Surface contact and the risk of COVID-19

Experts say people are more likely to catch the coronavirus through direct contact, such as someone who sneezes or coughs near them.

But a person can still become infected if they touch a contaminated surface before touching their face, nose or mouth, and potentially ingest the virus.

“That’s why using disinfectant wipes and hand sanitizer regularly makes a difference,” says Professor Drew.

“This really strengthens the mantra that you should wash your hands, don’t touch the surface unless you absolutely have to, and don’t touch your face and mouth.”

Dr Eagles said if someone infected with COVID-19 sneezes or coughs near a phone, the virus can stay on the phone for a long time if not cleaned properly.

“And it’s exactly the same for eftpos machines and public transport, but obviously there are more people exposed there than just your own phone, where you’re the only one with close contact with it,” he said.

“We know that on surfaces like public transport, there’s a lot more to cleaning up public spaces, because with effective cleaning you can get rid of the virus.”

Cold weather makes the virus last longer

The scientists also tested the effects of temperature and found that the colder the temperature, the longer the virus stays on the surface.

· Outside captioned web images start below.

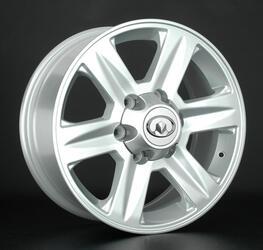 Автомобильный диск литой Replay GW7 7x17 6/139,7 ET 38 DIA 100,1 Sil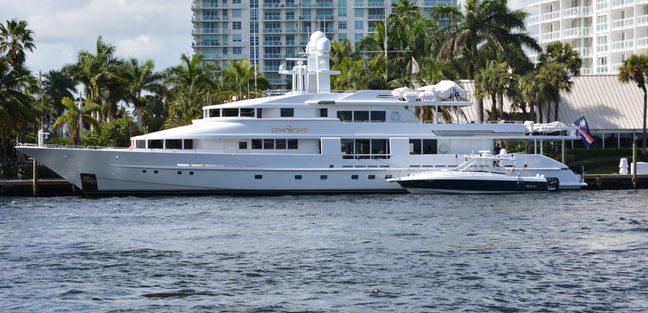 Starship Charter Yacht - 6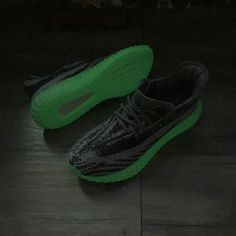 more photos 47738 bde22 May 2017 Cheap High Quality adidas Yeezy Boost 350 V2 Green Glow In The  Dark Grey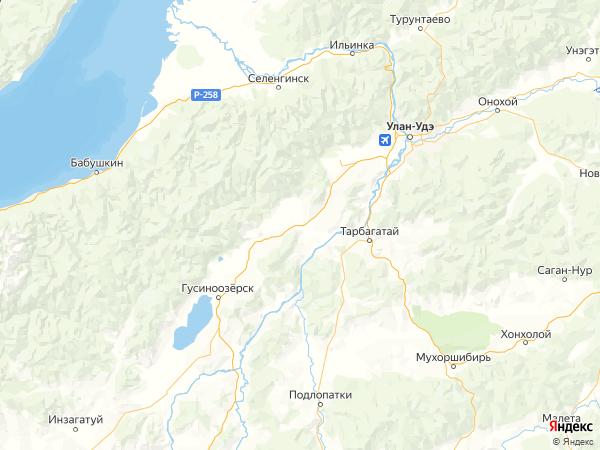 поселок Улус Оронгой на карте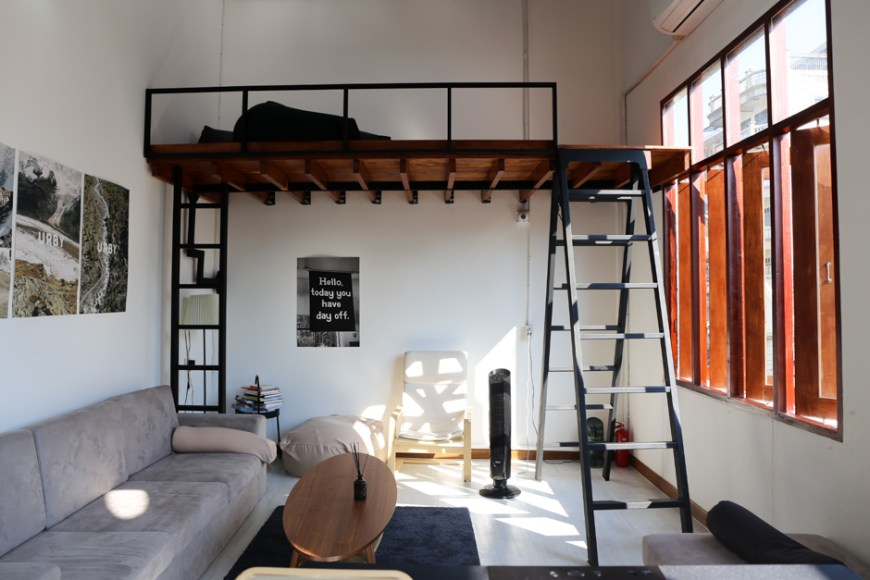 Hostel URBY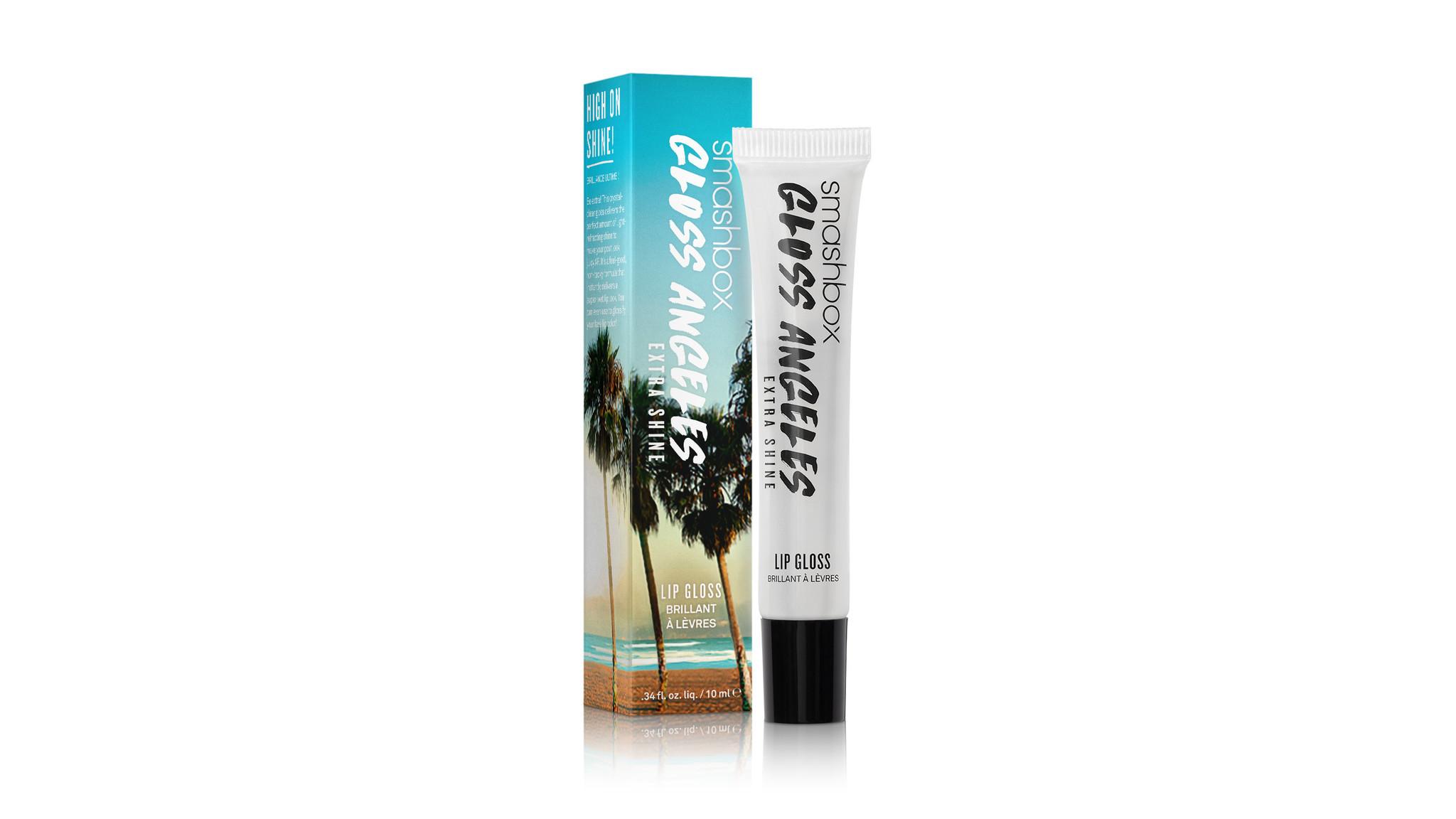 Smashbox Gloss Angeles Extra Shine crystal-clear lip gloss, $19 at Smashbox in Venice, smashbox.com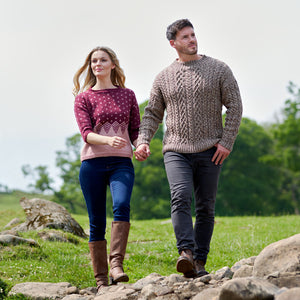 WYS - The Croft DK Pattern Book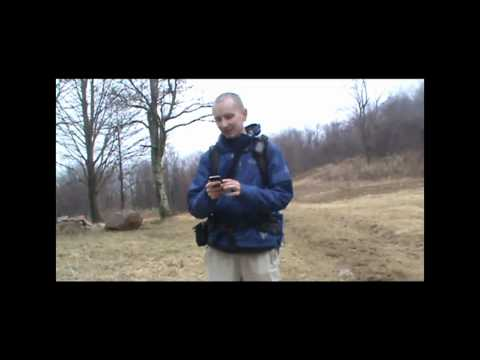 Backpacker iphone GPS app review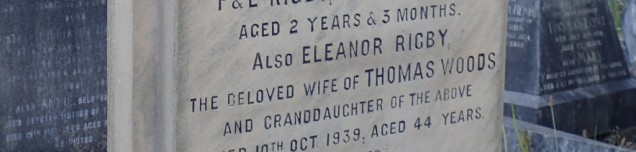 Grave of Eleanor Rigby at St Peters. Woolton
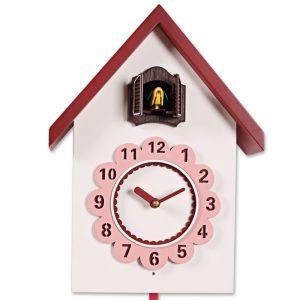 reloj de pared de cuco reloj de pared de cucu reloj de cuco comprar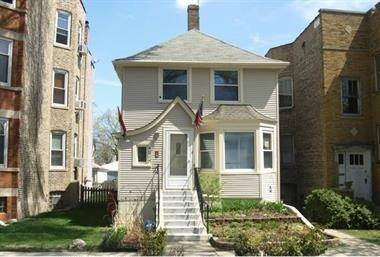 4017 N Whipple, Chicago, IL 60618
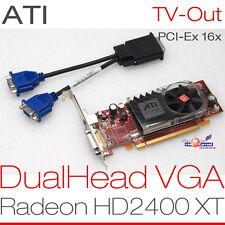 256 Mb Ati Radeon HD2400 PCIe Double Tête 2x VGA Carte graphique KIT COMPLET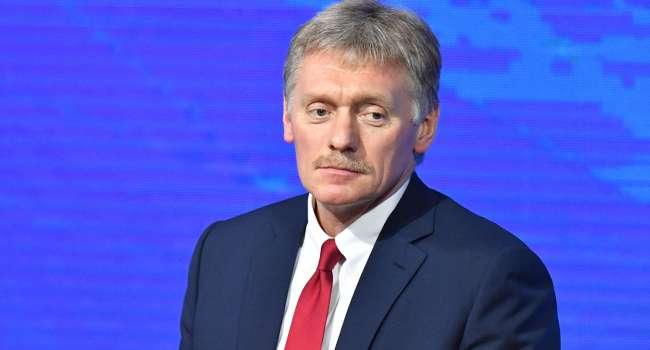 Ответ Кремля на американские санкции: принцип взаимности никто не отменял – Песков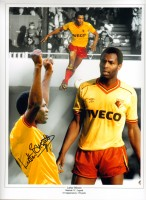 Signed Luther Blissett Watford Montage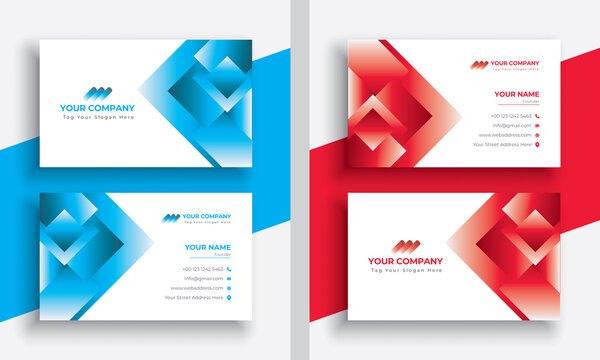 Modern Abstract Blue Colorful Business Card Template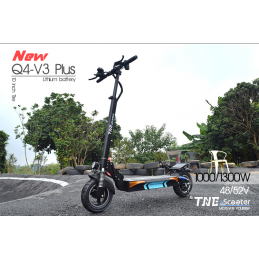 NEW TNE Q4-V3 PLUS 1000W WITH ALARM AND FLASHING REMOTE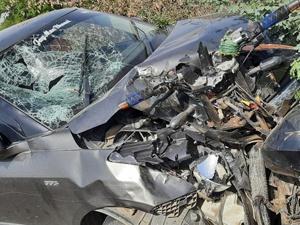 Rajula-Accident-અકસ્માત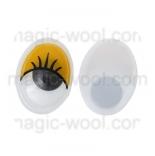 глазки для игрушек подвижные овальные желтые 12мм*15мм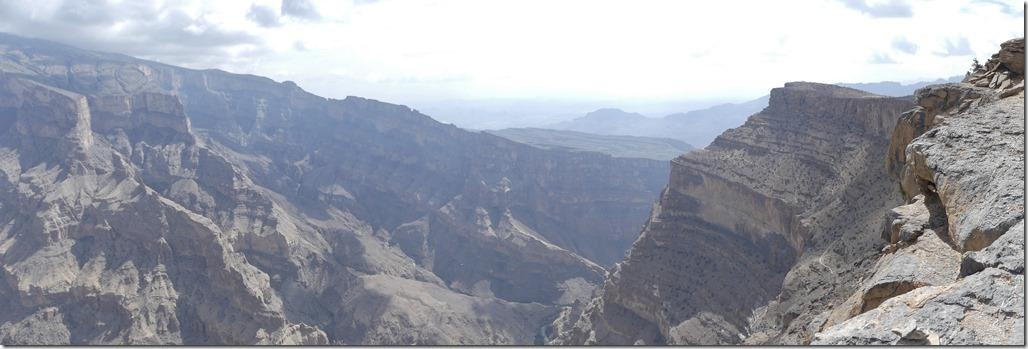 En route pour le Djebel Shams (27)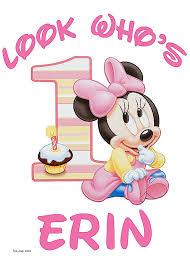 minnie mouse 1st birthday birthday cakes awesome minnie mouse 1st birthday cake topper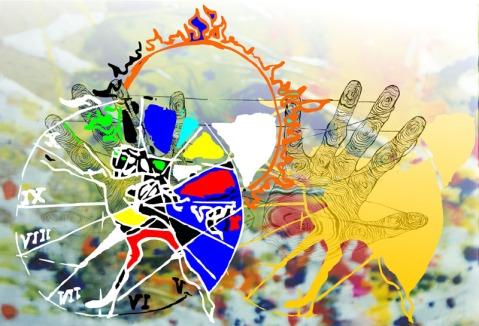 DS Kapoor Cycle of Life Digital Art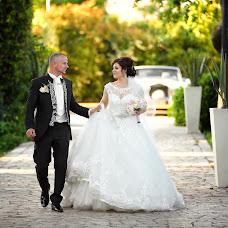 Wedding photographer Stanislav Vieru (StanislavVieru). Photo of 24.11.2018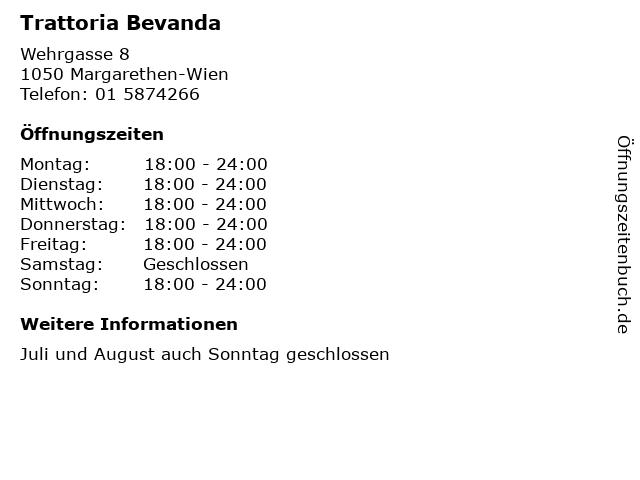 Trattoria Bevanda in Margarethen-Wien: Adresse und Öffnungszeiten
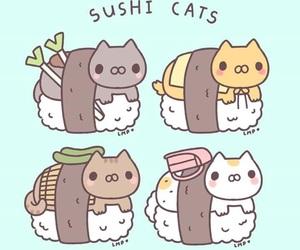 cat, kawaii, and sushi image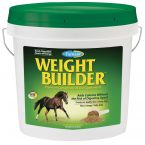 WEIGHT BUILDER 3.6KG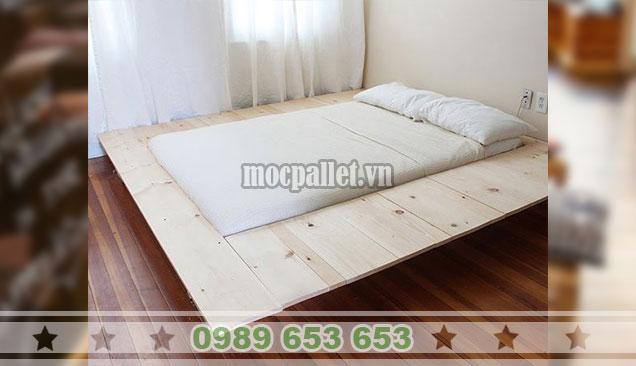 Giường ngủ gỗ thông pallet GN105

One drop of liquid that formed a circular mound was in the middle of the small rectangular glass shards
The virus remained on the glassy surface longer than previously thought.(Provided: CSIRO)

That means countries could be more likely to face the COVID-19 outbreak during cooler weather.

“We found temperature had a very big effect on the virus, so if you lowered the temperature to about 6 degrees Celsius, you could extend your lifespan 10 times,” said Professor Drew.

The findings could also explain the COVID-19 outbreak involving meat processing and cold storage facilities.

Several Victorian meat factories and a butcher experiencing a major outbreak of COVID-19. There are also a case of a virus mystery in New Zealand that was at one point suspected of being linked to frozen food storage.

A person wearing a fully covered biosecurity suit in bright yellow is sitting in a laboratory cabinet
The research was conducted in CSIRO’s highly secure Level Four biosecurity laboratory at the Australian Center for Disease Preparedness.(Provided: CSIRO)

Dr Eagles said the required cold temperatures in such workplaces could be a contributing factor to the cluster.

“There are a number of factors at play in slaughterhouses,” he said.

“For example, close contact, maybe some difficulty wearing personal protective equipment, and cooler temperatures may play a role.”

In warmer temperatures, such as 30C, viruses are less likely to survive.

In terms of cash, the virus lasts longer on banknotes than in plastics like Australia’s polymer-based currency.

“It is very important for us to clean and sterilize frequently touched areas such as public spaces, shops, eftpos machines,” said Dr Eagles.

“If cleaned properly, cleaning is very effective.”